Resuma em duas frases o texto sobre o museu do Bombarral.

> _Excerto fornecido_:
↓↓↓

Queridos amigos,
A minha casota situa-se a escassos quilómetros do concelho do Bombarral, ainda no distrito de Lisboa, freguesia de Reguengo Grande. Aproveito as passeatas à Roliça, Columbeira, há depois divagações em direção à lagoa de Óbidos, Olho Marinho e quejandos, não esquecendo as Caldas da Rainha. Apanho muitas vezes um autocarro no Bombarral aos domingos à tarde, em menos de 50 minutos estou no Campo Grande. Intrigou-me durante anos aquele casarão perto do edifício camarário, no posto de turismo descansado, em breve íamos ter museu. Foi um em breve longo, mas revelou-se proveitoso, como aqui se conta. Daqui saindo com a alma lavada, o homem de Neandertal terá andado por aqui, há vestígios de caçadores coletores, quem gosta da pintura de Josefa de Óbidos tem aqui um magnífico quadro, vou contar-vos de seguida o que gostei de ver da produção artística no Bombarral de cerâmica e num espaço que designam por Sala Palavras o que aqui encontrei de uma das figuras mais eloquentes do concelho, Júlio César Machado. Logo que possam, venham a este impressivo espaço patrimonial. Espero que venham a desenvolver a história desta agricultura onde prima uma fecunda fruticultura, é dos mais belos espetáculos paisagísticos que conheço, ver estes quilómetros de macieiras, pereiras e vinhedos.

↑↑↑

> _Dados recolhidos_:
↓↓↓

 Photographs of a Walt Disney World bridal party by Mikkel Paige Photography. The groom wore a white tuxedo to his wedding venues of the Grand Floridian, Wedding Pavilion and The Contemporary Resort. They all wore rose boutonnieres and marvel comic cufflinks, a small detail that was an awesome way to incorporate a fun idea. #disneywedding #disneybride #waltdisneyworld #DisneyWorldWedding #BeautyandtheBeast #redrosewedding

↑↑↑

> _Exercício resolvido_: Quem escreve tem casa a poucos quilómetros do Bombarral e, depois de anos a ouvir que haveria museu, viu-o surgir no casarão perto do edifício camarário. O espaço reúne vestígios de caçadores coletores, um quadro de Josefa de Óbidos, cerâmica do Bombarral e uma Sala Palavras com Júlio César Machado, e quem escreve convida os amigos a visitá-lo.